# What you will do
- a) Please write down the part of the article on public science and patents from "Figure 6 - Rates" to "per patent today.", word for word.
- b) According to the article on public science and patents, what percentage of recent patents awarded in the U.S. cite research from public and non-profit organizations?

# Article

··········

The New York Times article ran under the headline, "Study Finds Public Science is a Pillar of Industry." The study found that 73 percent of recent patents awarded in the U.S. cite research from public and non-profit organizations. The academic sector was found to be the principal source of key findings, as it proved to be the source of just over half of the articles cited. I should make clear that this study examined all patents awarded in the U.S. system, not just those awarded to U.S. companies, so these linkages in no way qualify as a strictly U.S. phenomenon.

Figure 6 - Rates of citation on patents

Just as significant for the future of university research is that the frequency of these linkages has increased substantially, as is shown in this next figure. Linkages are increasing fastest for U.S. and U.K. produced patents, but also are increasing steadily for U.S. patents with French, German, and Japanese Inventors, as well as for almost all other inventor countries. In the U.S. for example, the frequency of these linkages has more than tripled over the past decade - from a rate of only 0.4 cites per patent to more than 1.4 cites per patent today.

··········

# Provided material
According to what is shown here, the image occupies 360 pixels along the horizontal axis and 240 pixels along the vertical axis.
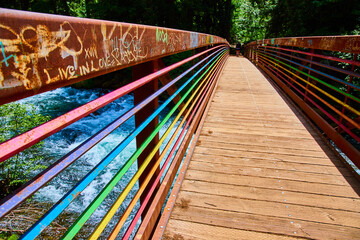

··········

# Solution list
- a)
Figure 6 - Rates of citation on patents

Just as significant for the future of university research is that the frequency of these linkages has increased substantially, as is shown in this next figure. Linkages are increasing fastest for U.S. and U.K. produced patents, but also are increasing steadily for U.S. patents with French, German, and Japanese Inventors, as well as for almost all other inventor countries. In the U.S. for example, the frequency of these linkages has more than tripled over the past decade - from a rate of only 0.4 cites per patent to more than 1.4 cites per patent today.

- b) 73 percent